If you cant cancel it then you could phone up Vodafone and request that the block the SIM and send you a new one - that way at least you'll get the use of the contract.


----------



## mattsbmw (Jul 20, 2008)

BJM said:


> If you cant cancel it then you could phone up Vodafone and request that the block the SIM and send you a new one - that way at least you'll get the use of the contract.
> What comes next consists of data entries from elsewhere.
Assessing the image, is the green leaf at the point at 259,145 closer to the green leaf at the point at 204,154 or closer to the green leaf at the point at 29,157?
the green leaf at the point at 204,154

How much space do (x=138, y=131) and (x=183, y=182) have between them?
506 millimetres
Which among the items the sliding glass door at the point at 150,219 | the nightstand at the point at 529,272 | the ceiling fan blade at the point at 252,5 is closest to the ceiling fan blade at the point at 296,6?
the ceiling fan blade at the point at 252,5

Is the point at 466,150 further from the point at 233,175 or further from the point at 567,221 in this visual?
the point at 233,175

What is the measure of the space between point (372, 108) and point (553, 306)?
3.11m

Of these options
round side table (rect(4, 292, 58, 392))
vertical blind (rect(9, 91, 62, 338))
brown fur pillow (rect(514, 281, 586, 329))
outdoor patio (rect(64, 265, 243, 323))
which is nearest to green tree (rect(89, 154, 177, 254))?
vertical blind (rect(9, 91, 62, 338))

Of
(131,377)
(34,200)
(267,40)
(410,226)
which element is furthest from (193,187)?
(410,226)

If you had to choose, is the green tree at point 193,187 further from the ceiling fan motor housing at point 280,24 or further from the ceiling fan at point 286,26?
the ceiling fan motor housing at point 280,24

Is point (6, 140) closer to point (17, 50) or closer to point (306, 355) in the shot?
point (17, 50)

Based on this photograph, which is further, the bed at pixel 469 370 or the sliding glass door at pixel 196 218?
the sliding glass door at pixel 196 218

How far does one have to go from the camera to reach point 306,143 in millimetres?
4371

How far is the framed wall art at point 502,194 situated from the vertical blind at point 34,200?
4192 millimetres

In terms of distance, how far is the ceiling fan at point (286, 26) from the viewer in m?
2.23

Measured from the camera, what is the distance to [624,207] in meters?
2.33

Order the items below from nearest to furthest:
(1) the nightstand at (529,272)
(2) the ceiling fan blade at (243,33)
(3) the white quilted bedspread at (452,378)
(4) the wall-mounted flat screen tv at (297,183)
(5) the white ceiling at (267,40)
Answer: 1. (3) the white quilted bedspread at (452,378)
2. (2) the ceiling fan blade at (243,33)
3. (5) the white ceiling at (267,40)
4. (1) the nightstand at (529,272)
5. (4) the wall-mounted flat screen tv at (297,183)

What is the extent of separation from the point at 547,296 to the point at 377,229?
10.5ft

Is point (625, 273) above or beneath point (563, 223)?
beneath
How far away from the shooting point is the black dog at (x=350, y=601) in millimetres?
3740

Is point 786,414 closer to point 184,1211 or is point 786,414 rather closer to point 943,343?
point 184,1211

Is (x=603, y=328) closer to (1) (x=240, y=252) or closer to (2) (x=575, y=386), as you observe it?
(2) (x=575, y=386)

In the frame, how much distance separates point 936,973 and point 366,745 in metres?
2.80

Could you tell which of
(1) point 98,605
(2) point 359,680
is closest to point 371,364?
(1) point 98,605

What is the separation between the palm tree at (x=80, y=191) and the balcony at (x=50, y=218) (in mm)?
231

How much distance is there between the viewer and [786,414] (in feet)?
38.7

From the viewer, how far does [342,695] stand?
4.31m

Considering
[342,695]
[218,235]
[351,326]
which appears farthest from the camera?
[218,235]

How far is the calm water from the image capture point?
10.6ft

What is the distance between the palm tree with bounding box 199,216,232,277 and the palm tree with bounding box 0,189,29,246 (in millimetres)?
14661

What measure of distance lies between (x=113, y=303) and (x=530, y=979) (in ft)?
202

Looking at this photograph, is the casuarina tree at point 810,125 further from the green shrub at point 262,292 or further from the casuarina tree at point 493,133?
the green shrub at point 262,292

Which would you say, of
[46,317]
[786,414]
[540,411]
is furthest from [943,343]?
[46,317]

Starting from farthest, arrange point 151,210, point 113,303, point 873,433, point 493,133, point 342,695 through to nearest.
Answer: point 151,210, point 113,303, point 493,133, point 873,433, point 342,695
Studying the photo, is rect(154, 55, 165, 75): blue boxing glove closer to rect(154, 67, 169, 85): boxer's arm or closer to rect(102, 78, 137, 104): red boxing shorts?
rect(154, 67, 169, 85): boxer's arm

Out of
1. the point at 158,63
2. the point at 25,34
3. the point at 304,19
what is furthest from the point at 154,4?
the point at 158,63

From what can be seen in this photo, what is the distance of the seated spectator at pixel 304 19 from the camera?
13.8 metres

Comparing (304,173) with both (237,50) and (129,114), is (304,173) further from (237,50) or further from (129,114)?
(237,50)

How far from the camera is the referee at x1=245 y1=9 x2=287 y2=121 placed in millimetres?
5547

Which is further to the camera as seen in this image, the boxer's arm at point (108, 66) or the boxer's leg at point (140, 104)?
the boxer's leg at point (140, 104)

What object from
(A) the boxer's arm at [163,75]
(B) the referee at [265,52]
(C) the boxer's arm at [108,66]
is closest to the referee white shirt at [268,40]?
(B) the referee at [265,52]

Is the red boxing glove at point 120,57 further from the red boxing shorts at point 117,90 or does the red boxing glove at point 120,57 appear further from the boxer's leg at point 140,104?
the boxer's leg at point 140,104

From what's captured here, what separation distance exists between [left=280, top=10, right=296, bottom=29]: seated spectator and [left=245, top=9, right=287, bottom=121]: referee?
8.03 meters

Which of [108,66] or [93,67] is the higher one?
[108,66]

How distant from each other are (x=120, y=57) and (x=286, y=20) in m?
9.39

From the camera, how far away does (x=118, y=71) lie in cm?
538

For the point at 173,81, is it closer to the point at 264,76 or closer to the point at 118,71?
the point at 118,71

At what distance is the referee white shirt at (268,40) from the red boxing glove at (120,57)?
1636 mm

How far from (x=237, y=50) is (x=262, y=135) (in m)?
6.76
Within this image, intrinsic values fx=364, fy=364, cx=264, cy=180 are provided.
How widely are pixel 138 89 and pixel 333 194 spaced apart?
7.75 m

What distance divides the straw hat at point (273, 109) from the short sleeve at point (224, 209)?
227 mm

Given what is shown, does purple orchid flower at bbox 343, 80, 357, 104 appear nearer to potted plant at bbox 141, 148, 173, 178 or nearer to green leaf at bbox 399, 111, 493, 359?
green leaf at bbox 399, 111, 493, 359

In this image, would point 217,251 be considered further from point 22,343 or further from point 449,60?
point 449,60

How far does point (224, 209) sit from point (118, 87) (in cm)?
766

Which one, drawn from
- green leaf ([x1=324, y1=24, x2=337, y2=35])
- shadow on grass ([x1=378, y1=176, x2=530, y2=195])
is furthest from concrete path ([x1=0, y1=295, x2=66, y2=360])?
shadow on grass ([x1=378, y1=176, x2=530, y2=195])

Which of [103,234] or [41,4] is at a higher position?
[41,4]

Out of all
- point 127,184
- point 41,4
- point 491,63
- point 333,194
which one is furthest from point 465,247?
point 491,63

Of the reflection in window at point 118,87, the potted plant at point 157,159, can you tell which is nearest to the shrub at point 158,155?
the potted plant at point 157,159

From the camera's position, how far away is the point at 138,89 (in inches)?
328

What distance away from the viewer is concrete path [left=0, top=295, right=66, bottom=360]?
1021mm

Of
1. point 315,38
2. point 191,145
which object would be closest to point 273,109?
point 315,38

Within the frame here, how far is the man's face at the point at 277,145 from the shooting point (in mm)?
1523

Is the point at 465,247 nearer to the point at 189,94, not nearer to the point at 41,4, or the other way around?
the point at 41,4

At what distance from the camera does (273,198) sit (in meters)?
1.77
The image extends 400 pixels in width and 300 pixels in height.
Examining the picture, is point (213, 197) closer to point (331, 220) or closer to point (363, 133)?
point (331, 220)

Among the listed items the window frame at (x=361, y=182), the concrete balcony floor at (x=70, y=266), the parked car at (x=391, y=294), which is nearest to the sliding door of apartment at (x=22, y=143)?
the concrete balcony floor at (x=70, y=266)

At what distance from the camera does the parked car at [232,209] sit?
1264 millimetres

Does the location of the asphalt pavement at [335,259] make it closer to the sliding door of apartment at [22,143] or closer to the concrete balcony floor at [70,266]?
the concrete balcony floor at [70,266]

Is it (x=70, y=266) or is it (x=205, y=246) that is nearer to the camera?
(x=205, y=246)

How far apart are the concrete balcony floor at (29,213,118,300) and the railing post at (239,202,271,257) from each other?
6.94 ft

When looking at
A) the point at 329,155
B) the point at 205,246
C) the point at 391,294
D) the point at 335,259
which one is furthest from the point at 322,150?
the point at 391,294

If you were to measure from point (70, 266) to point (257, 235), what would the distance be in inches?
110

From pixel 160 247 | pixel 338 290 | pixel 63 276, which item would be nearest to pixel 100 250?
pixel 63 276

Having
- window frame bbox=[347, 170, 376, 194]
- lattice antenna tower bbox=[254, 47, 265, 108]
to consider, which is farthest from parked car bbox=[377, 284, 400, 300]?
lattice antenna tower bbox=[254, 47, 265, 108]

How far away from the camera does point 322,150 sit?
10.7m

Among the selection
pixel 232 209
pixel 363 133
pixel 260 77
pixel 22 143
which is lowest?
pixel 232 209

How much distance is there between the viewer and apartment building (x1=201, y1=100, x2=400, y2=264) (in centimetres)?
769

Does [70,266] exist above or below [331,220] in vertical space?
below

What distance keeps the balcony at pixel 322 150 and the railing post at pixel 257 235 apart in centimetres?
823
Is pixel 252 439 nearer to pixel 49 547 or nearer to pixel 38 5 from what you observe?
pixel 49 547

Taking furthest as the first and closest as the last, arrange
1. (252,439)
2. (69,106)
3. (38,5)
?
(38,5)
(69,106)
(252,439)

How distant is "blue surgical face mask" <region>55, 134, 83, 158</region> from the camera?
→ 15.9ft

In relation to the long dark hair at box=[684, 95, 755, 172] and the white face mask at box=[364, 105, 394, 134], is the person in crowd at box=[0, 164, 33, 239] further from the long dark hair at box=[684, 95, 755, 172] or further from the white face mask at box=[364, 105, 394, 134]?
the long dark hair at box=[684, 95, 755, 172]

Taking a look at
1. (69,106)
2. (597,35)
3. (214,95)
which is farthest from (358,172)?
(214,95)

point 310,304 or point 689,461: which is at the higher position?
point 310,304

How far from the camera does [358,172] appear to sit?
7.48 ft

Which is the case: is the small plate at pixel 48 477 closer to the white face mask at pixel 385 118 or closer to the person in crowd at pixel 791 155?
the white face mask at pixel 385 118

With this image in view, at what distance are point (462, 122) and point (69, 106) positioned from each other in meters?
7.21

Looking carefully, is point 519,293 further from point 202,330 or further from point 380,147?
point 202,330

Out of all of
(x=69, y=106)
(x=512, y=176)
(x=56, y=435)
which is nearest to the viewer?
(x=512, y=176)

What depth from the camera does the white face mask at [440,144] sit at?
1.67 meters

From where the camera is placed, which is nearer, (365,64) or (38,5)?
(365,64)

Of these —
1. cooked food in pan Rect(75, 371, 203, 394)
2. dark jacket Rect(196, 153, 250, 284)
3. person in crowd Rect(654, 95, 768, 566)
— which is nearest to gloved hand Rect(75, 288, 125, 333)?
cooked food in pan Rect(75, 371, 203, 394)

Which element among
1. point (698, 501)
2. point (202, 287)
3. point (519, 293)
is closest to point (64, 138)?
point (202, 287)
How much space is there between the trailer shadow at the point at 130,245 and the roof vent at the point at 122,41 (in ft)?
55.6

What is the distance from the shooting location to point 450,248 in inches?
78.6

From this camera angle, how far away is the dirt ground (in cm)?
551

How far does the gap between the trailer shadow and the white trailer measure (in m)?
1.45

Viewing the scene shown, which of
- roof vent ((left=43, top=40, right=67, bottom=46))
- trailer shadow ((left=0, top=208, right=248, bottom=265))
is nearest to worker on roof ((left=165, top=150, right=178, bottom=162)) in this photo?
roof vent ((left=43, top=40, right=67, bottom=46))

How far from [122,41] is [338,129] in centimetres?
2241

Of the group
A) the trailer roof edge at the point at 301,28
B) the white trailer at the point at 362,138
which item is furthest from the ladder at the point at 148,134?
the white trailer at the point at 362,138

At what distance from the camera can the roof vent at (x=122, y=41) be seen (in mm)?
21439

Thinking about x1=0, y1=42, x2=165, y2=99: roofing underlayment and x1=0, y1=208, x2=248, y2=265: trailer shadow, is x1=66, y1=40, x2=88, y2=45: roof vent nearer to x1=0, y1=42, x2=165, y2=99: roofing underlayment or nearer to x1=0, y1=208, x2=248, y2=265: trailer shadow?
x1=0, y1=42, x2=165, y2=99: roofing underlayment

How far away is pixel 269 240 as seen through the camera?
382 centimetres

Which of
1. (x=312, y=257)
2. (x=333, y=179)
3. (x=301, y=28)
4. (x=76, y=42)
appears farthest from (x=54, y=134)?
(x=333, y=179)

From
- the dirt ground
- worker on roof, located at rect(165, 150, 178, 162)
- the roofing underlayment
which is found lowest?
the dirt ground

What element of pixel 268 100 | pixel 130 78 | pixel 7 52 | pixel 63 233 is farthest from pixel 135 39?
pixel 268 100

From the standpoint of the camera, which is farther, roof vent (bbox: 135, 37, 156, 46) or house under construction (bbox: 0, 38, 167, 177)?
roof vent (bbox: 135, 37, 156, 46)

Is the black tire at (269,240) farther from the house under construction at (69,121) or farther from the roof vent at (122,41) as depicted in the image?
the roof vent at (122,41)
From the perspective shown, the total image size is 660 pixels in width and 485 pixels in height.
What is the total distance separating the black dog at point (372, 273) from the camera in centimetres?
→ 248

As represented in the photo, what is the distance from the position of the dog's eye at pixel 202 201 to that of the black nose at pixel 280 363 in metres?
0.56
That sounds like a very sensible suggestion, dont think there is any other way of getting out of it.


----------



## wookey (Jul 13, 2007)

Has her ex still got the phone?

If you can't get it back report it stolen, as she is the on ultimately responsible for the costs.


----------



## HalfordsShopper (Jul 8, 2008)

^^ This is the way to go. Ask for the phone back. If he won't return it, then report it stolen and tell the police where it is.


----------



## rich1880 (May 26, 2010)

Good option would be to phone voda and say its been lost, get the SIM cancelled, once you get the new SIM you could call Voda and ask to be put onto the cheapest tariff then at least it may only be £15 a month to pay, they will also change your number free of charge one time only if you say youve been getting dodgy calls etc.


----------



## denzilpc (May 13, 2008)

thanks for all the advice got the phone back and getting a new sim so looks like I'M getting a new phone !


----------